Task brief: Restate the records exactly. Include all of them.

Entries provided:
***
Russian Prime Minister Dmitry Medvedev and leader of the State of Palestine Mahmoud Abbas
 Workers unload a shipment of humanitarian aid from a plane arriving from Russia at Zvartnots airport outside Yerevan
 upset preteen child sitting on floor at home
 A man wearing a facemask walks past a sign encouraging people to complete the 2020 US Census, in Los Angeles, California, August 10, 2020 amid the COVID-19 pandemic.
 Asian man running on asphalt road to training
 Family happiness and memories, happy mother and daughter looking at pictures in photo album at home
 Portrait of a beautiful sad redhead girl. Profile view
***
Reply:
Russian Prime Minister Dmitry Medvedev and leader of the State of Palestine Mahmoud Abbas
 Workers unload a shipment of humanitarian aid from a plane arriving from Russia at Zvartnots airport outside Yerevan
 upset preteen child sitting on floor at home
 A man wearing a facemask walks past a sign encouraging people to complete the 2020 US Census, in Los Angeles, California, August 10, 2020 amid the COVID-19 pandemic.
 Asian man running on asphalt road to training
 Family happiness and memories, happy mother and daughter looking at pictures in photo album at home
 Portrait of a beautiful sad redhead girl. Profile view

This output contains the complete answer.